The company grew to iconic status after opening a store on L.A.’s Sunset Strip.
Nostalgic yet informative, the documentary All Things Must Pass by actor-turned-director Colin Hanks presents a lively history of the rise and fall of Tower Records. At once a celebratory history and cautionary tale, the film is steeped in the cultural legacy of our recent past. Record stores rode the crest of the baby boomers’ love affair with music and the explosion of vinyl, only to find their business plans and brick-and-mortar footprints challenged by the digital revolution in music delivery.
Hanks is fortunate to have at the heart of his documentary the irrepressible Russ Solomon, founder of Tower Records.
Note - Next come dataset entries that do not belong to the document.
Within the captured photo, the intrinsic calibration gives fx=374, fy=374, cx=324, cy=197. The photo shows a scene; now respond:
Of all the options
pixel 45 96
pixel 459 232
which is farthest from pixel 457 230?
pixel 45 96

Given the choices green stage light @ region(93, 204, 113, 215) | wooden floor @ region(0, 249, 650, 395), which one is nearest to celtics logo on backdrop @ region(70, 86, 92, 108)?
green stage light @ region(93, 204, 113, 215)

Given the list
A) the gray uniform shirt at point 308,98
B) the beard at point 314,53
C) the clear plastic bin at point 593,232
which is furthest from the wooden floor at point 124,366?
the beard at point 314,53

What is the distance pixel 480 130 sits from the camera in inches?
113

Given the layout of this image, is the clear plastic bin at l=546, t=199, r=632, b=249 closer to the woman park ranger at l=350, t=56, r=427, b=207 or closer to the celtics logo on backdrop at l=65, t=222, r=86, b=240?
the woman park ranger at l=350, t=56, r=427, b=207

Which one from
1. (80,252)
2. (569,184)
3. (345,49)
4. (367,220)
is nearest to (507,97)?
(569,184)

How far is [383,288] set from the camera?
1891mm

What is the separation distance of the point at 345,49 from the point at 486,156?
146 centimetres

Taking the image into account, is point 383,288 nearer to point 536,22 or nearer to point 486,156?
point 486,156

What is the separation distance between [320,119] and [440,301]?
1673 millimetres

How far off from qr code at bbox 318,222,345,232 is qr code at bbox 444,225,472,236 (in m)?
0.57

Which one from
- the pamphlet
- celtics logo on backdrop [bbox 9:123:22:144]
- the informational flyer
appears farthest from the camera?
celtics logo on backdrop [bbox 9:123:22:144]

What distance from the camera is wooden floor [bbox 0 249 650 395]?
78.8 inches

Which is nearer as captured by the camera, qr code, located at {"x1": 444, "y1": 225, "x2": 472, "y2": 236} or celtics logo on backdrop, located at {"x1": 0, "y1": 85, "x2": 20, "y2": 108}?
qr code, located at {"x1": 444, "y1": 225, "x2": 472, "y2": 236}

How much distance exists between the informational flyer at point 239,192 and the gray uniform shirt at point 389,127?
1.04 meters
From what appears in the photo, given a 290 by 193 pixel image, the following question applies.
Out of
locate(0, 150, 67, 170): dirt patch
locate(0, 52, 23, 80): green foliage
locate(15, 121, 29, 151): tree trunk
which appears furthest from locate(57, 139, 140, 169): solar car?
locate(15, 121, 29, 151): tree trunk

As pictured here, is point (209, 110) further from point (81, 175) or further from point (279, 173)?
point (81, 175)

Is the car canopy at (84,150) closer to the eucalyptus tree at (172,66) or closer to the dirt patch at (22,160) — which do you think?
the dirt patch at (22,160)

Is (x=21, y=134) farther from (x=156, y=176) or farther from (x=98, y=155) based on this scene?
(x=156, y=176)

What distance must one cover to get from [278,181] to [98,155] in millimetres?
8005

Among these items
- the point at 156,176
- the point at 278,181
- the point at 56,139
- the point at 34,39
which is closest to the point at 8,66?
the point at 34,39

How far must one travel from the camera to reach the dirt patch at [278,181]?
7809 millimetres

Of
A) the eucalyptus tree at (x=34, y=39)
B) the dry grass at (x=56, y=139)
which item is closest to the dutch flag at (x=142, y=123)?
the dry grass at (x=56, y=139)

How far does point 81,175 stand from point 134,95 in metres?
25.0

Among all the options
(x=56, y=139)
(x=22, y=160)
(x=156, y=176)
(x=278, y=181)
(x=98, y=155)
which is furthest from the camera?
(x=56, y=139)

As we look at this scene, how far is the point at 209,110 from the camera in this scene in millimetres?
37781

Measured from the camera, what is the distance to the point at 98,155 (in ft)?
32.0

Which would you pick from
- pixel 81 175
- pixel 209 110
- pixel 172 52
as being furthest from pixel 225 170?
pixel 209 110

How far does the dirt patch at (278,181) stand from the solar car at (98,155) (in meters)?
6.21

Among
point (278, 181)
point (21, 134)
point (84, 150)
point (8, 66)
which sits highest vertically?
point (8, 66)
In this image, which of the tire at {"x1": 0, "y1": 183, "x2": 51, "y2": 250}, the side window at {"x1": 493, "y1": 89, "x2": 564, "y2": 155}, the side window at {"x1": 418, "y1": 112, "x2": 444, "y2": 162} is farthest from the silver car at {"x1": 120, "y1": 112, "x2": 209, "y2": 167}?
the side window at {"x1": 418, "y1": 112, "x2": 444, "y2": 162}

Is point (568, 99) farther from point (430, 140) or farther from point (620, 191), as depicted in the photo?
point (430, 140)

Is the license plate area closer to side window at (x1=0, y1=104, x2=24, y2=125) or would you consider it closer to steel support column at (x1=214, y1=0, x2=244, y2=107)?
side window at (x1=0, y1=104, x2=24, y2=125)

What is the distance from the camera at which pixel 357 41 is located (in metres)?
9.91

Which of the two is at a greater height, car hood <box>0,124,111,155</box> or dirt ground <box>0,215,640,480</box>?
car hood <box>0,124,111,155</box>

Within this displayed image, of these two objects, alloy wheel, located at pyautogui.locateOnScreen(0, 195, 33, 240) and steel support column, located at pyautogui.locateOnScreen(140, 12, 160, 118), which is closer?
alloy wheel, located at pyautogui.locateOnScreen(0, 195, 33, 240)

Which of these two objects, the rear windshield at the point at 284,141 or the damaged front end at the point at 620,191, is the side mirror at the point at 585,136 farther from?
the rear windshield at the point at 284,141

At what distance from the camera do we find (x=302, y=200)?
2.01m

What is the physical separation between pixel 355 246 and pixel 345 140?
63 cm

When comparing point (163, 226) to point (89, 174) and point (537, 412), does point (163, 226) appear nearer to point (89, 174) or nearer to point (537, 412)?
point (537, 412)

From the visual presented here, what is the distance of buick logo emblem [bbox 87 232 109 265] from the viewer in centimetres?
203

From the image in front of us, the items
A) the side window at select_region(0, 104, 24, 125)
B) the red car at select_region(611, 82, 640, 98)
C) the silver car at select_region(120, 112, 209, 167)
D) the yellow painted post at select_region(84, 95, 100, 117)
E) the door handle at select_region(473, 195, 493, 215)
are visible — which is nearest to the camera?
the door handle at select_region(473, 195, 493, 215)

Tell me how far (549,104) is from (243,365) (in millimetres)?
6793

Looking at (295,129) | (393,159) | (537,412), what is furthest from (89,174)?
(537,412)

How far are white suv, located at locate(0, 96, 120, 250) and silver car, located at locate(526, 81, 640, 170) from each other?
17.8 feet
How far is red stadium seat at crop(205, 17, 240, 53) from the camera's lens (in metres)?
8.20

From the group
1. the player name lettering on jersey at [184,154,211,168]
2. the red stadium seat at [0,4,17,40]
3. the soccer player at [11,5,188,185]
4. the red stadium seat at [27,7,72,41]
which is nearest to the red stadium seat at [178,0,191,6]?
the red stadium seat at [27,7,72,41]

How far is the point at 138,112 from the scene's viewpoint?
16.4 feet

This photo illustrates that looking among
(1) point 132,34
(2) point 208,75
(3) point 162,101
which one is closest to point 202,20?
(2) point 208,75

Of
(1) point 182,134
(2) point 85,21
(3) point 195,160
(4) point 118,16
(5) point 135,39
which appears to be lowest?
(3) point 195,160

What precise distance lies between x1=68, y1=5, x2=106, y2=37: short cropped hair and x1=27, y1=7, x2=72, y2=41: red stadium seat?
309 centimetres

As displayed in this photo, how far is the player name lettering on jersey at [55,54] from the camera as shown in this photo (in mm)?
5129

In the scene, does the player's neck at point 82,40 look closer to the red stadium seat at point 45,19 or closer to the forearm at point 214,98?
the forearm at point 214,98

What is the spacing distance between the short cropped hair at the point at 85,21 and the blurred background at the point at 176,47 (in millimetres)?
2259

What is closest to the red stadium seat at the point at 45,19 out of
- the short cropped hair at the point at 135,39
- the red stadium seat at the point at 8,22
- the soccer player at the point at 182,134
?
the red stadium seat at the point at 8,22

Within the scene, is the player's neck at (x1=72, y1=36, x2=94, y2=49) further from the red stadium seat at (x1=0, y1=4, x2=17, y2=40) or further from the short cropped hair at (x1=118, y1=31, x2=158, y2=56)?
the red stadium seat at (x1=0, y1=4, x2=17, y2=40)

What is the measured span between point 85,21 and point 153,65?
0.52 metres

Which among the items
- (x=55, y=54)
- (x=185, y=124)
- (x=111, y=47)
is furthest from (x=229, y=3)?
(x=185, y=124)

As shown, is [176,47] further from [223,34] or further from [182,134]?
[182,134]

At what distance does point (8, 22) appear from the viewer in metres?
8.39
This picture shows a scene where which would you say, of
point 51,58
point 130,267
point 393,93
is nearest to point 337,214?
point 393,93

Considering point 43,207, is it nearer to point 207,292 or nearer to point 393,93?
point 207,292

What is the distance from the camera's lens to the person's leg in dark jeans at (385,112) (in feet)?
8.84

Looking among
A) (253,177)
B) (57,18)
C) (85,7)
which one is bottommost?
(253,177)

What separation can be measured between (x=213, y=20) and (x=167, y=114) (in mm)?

The octogenarian’s recollections are supplemented with those of key employees and a wealth of well-chosen archival photos. At the heart of the story is the ethos that guided Solomon and his devoted staff as Tower Records grew from a single store in Sacramento, Calif., to a worldwide enterprise. Music devotees were turned into knowledgeable employees, while the business’ growth was underwritten by the young consumers of the 1960s and ’70s for whom music had become personal and meaningful. The stores served as much as social hub as retail outlet. “No music, no life” was the chain’s motto.
The company’s rise and fall is part and parcel of its era. Once the Sacramento outlet expanded to open a store on L.A.’s Sunset Strip, within spitting distance of all the record companies’ headquarters, Tower Records grew to iconic status. Elton John, in one of the crucial non-employee interviews (David Geffen, Bruce Springsteen and Dave Grohl are some of the others), would ritualistically come in every Tuesday morning and walk all the aisles with a list of planned purchases, while his limo driver followed with a container to hold them all. The fantastic heyday of the store and its rapid expansion throughout the U.S. and into Japan (where the company still thrives) is a giddy ride made only more wistful by the death throes of the chain’s excruciating final years and ultimate dissolution in 2006.
Solomon’s skills as a raconteur, the employees’ unabashed love for their work and the constant stream of rock music playing in the background advance the film into something much more than a talking-heads documentary. Occasionally repetitive, the film is nevertheless full of little moments like Springsteen’s poetic description of the stores as the place where “your dreams met the listener” or a shot of the budgetary line entry for “handtruck fuel” (code name for cocaine). All Things Must Pass is a rock doc keeper.